● **AIM OF THE EXERCISE**: In the entries below, begin at the line that has "a view of a small space with a window", stop after the line that has "Raw pork with vegetables clipart", and output those lines exactly with no pictures.

● **THE DATA**:
^^^^^^^^
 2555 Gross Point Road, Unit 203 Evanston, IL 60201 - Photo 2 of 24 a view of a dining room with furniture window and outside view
^^^^^^^^
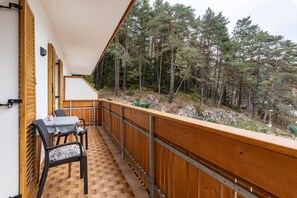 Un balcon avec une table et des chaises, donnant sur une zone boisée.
^^^^^^^^
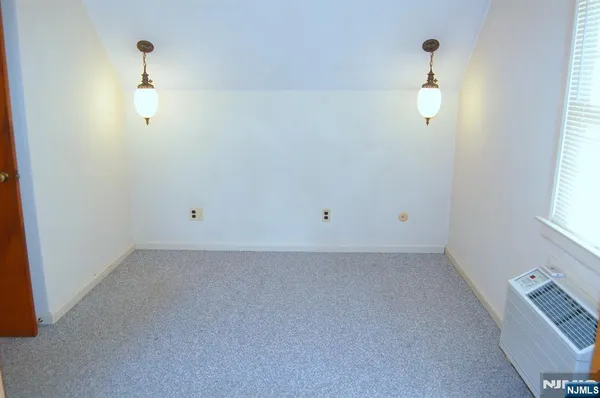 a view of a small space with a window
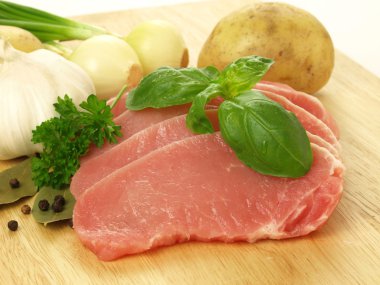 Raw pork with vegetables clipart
^^^^^^^^
● **RESPONSE**:
 a view of a small space with a window
 Raw pork with vegetables clipart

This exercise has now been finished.